Messrs Brogden was perhaps a partnership of miners extracting coal but their enterprise was dissolved by mutual consent (Bradford Observer, 18 June 1859). The majority of the men involved could not write but the literate James Brogden had been underground steward at Bunker Hill Colliery on Barkerend Road. A well-known Bradford brick-maker, Edward Gittins, is also involved at Bolton Brick Works in 1861 although I don’t know in what capacity. E. Handforth & Co. are listed as fire-brick and sanitary tube makers two years later in a single trade directory (1863). Elsewhere Handforth is listed as a ‘colliery owner and fire-brick manufacturer’. It is probable that the company bought up Bolton Wood Colliery and added a Firebrick works. In 1865 E. Handforth & Co were advertising in the Leeds Mercury for a firebrick moulder at Frizinghall, near Shipley. They seem to have sold up in 1867. The only product I can attest is a firebrick marked [..FORTH & CO BOLTON WOOD]. The extraction of coal was not always easy. Mr Woodhead of Eccleshill Potteries operated a mine in a field facing Home Farm in Hodgson Fold. It was worked by a horse-gin but failed due to flooding. In her book Lister mentions that a Bolton ‘Clay and Firebrick Works’, existed on the Shipley side of the Woods in a piece of land known as ‘Rough Ing’. When it closed it was replaced by Bolton Woods Shed (Woolcombers) which you can see on the first plan.

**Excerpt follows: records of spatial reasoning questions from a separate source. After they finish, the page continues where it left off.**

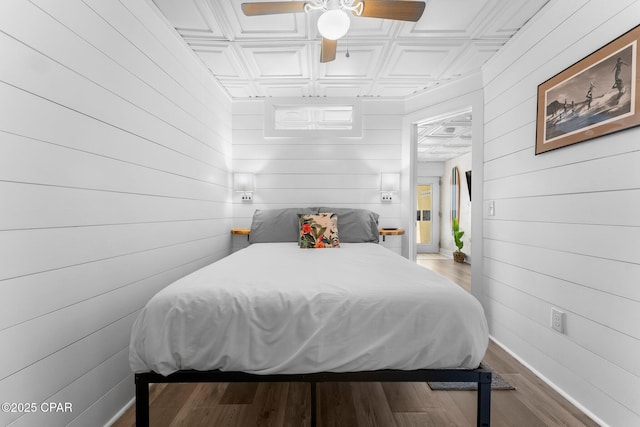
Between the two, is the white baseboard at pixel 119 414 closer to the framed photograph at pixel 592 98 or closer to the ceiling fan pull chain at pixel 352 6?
the ceiling fan pull chain at pixel 352 6

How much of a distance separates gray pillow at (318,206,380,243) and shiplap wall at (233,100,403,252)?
0.29 metres

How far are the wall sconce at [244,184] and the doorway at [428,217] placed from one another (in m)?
4.91

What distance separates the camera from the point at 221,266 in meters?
1.72

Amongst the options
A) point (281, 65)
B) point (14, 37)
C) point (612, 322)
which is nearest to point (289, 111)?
point (281, 65)

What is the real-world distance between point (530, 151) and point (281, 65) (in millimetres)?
2249

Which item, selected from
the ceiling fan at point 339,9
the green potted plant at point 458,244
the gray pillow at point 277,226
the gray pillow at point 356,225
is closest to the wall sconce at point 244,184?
the gray pillow at point 277,226

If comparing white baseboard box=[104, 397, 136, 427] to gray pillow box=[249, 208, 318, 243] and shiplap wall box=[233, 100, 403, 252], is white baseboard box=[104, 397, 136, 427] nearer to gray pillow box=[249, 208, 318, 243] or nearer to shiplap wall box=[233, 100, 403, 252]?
gray pillow box=[249, 208, 318, 243]

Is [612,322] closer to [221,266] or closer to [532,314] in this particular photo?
[532,314]

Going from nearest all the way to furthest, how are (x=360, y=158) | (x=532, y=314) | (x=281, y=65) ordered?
(x=532, y=314), (x=281, y=65), (x=360, y=158)

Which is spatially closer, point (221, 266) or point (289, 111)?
point (221, 266)

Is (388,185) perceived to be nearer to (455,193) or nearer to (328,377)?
(328,377)

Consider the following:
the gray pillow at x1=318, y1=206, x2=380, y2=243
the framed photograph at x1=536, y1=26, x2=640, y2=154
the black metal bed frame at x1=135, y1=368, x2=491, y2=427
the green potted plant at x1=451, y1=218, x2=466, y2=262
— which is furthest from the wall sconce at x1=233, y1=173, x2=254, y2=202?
the green potted plant at x1=451, y1=218, x2=466, y2=262

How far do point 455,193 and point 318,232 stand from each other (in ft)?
16.5

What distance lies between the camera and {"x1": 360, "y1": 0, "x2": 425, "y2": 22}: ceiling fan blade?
5.23ft
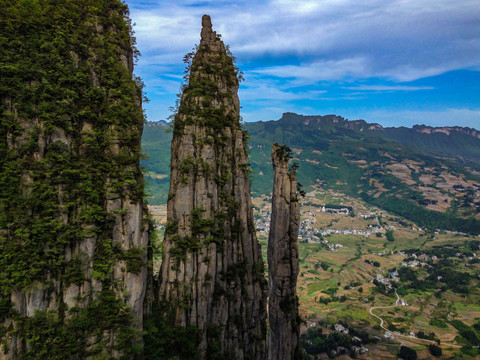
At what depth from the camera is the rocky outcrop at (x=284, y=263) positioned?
21.6 m

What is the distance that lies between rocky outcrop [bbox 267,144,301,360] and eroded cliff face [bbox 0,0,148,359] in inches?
428

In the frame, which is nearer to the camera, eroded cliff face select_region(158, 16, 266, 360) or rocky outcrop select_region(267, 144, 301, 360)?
rocky outcrop select_region(267, 144, 301, 360)

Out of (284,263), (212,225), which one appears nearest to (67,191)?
(212,225)

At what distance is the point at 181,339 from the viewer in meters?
22.5

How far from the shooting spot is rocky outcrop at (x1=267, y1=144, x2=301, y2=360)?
850 inches

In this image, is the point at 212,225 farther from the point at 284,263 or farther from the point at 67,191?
the point at 67,191

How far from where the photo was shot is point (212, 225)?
24984 mm

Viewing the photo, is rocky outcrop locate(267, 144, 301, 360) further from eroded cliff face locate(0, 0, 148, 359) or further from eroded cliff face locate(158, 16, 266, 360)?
eroded cliff face locate(0, 0, 148, 359)

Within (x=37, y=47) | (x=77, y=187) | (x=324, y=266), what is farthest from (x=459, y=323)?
(x=37, y=47)

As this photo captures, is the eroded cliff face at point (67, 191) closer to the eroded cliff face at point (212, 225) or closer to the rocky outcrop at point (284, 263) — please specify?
the eroded cliff face at point (212, 225)

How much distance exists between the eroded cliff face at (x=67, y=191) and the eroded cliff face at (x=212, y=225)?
375cm

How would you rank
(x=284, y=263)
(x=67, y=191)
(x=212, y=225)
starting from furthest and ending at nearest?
1. (x=212, y=225)
2. (x=284, y=263)
3. (x=67, y=191)

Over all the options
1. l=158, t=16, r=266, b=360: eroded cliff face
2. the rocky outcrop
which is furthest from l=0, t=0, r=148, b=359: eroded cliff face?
the rocky outcrop

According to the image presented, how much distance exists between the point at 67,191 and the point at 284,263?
1768 cm
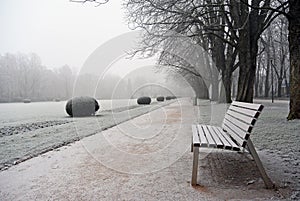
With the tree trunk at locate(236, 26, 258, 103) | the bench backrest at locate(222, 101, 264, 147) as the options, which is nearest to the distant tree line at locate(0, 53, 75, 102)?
the tree trunk at locate(236, 26, 258, 103)

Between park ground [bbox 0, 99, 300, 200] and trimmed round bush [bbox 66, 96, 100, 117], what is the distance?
6864 millimetres

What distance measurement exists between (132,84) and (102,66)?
17.5 feet

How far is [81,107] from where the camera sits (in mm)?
11117

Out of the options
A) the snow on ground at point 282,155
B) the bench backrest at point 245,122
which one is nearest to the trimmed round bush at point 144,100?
the snow on ground at point 282,155

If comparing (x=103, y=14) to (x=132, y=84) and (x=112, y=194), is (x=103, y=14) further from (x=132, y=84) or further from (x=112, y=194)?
(x=112, y=194)

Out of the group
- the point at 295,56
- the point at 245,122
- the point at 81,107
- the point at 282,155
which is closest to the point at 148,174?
the point at 245,122

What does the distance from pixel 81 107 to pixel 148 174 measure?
8806 millimetres

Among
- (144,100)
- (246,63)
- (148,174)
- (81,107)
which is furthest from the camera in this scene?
(144,100)

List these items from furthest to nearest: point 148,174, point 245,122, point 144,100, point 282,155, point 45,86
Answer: point 45,86
point 144,100
point 282,155
point 148,174
point 245,122

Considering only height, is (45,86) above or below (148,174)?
above

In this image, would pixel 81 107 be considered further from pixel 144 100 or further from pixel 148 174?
pixel 144 100

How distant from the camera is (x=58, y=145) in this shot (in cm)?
443

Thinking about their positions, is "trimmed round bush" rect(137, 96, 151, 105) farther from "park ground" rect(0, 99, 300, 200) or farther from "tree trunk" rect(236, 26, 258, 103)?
"park ground" rect(0, 99, 300, 200)

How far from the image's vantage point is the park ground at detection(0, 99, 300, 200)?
2.27 m
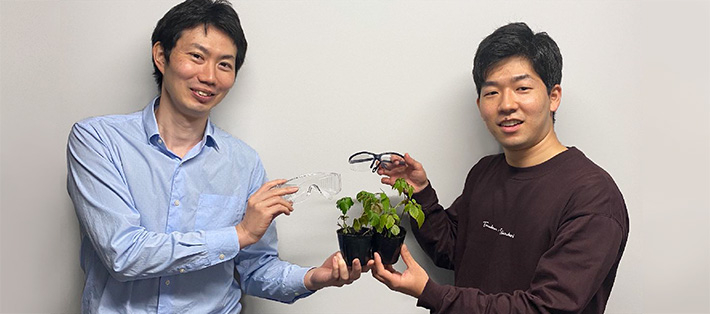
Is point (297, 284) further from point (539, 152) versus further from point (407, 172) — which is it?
point (539, 152)

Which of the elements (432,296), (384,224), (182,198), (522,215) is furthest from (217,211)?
(522,215)

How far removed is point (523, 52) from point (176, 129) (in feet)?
3.28

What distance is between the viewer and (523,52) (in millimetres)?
1832

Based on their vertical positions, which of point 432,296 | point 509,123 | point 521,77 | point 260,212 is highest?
point 521,77

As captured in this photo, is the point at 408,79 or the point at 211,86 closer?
the point at 211,86

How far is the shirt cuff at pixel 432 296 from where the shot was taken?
1653 mm

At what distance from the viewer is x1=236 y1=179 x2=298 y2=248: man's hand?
5.76 feet

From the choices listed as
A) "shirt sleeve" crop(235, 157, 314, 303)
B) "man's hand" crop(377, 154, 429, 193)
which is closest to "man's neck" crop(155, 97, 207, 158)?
"shirt sleeve" crop(235, 157, 314, 303)

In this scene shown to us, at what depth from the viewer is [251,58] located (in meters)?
2.14

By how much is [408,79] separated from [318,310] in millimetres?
818

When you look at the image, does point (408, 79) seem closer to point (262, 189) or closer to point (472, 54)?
point (472, 54)

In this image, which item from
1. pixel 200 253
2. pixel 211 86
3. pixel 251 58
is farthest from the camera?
pixel 251 58

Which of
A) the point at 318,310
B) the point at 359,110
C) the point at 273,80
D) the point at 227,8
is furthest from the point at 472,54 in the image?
the point at 318,310

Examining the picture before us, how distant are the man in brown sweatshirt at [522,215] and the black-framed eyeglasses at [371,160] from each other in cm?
3
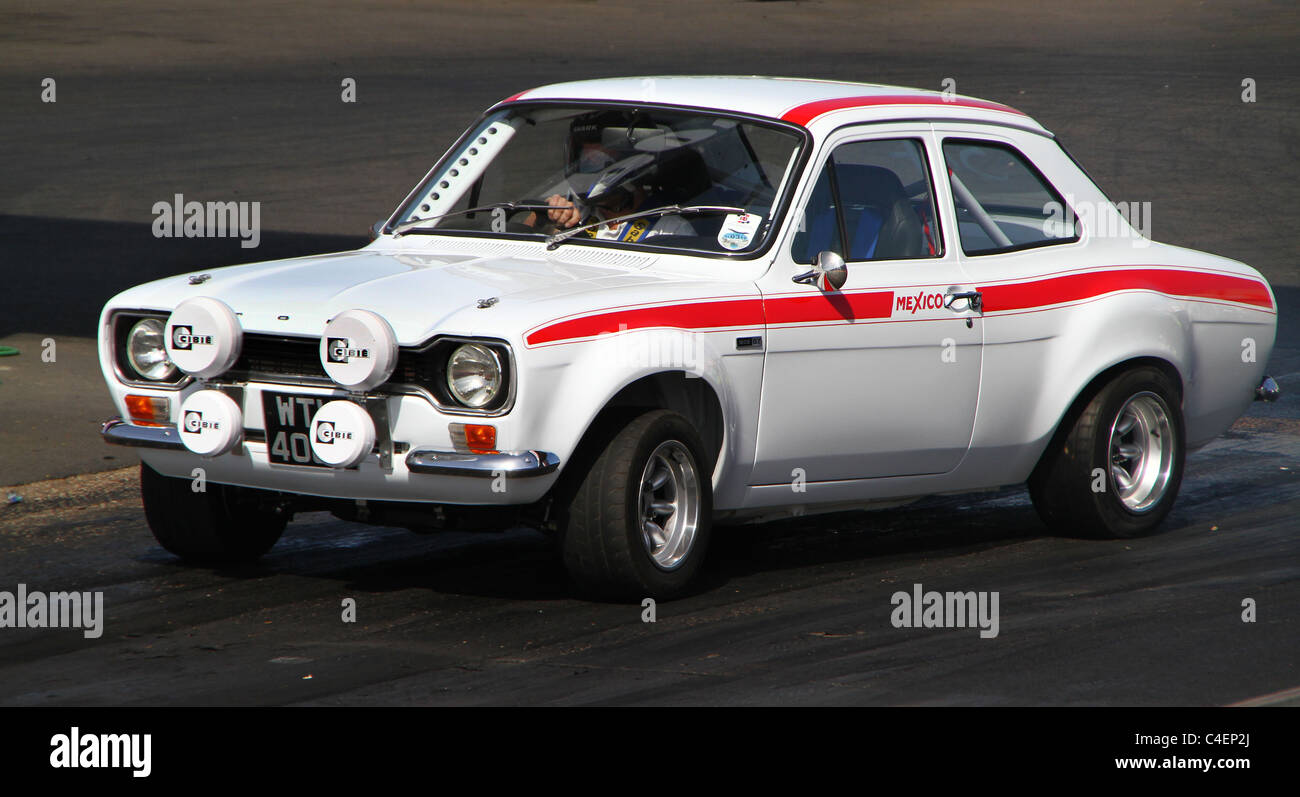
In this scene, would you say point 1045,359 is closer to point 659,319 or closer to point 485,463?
point 659,319

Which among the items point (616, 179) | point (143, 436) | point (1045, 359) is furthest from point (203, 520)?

The ground now covered by village part of Bolton Woods was a part of the Bolton Old Hall estate purchased from Alfred Barton by three men called Holmes, Pullen & Constable as a building speculation for £11,000. John Pullen subsequently sold off Bolton Woods in small lots. Wilkinson Shann built first row of houses in Shann St. During this period the quarries were progressively developed and attracted workers to the area. The light yellow stone was purchased by Leeds for paving slabs and was used for buildings such as Manchester Town Hall and the Bradford Eye & Ear Hospital. In 1870 the construction of the defecation works at Frizinghall created additional employment opportunities and at the same time JT Riddiough opened a saw mill. In 1871 a highly influential man, Harry Stockdale, came to Bolton Woods from Long Preston. He was a builder and brick-maker and with George Lang he constructed Bolton Hall Road. In 1874 he was elected a councillor and was influential in the building of Bolton Woods first school. In a Yorkshire Directory for 1875 one entry for Shipley reads: ‘Harry Stockdale, Bolton Woods Brick & Tile Works’. In the same year Mr H Stockdale was prosecuted for smoke nuisance from his brick kiln. Did he buy the premises of Handforth & Co? Strangely on 17 August 1878, the Leeds Mercury recorded that he appeared in court summoned by Bradford Corporation for the sum of £63.10s: this being the unpaid cost of sanitary works at his properties at Livingstone Road. Apparently he flew into a temper in the court, but was reprimanded and ordered to pay. Something unpleasant had clearly happened to a celebrated Bolton Woods resident. He died early in 1881. In the years before 1914 brick-making took place near the present children’s playground. There were also two rather rarer forms of industrial activity: a factory making glass marbles for Codd bottles and the Guana Fertilizer Works. The last coal-mining in Bolton Woods was in 1923 when Slater Bros worked a large day-hole in the hillside to north-west of Hodgson Fold. Apparently they had access to a 3 feet thick seam of poor quality coal but their colliery was soon abandoned. In 1956 Bolton Woods farm was finally sold for housing.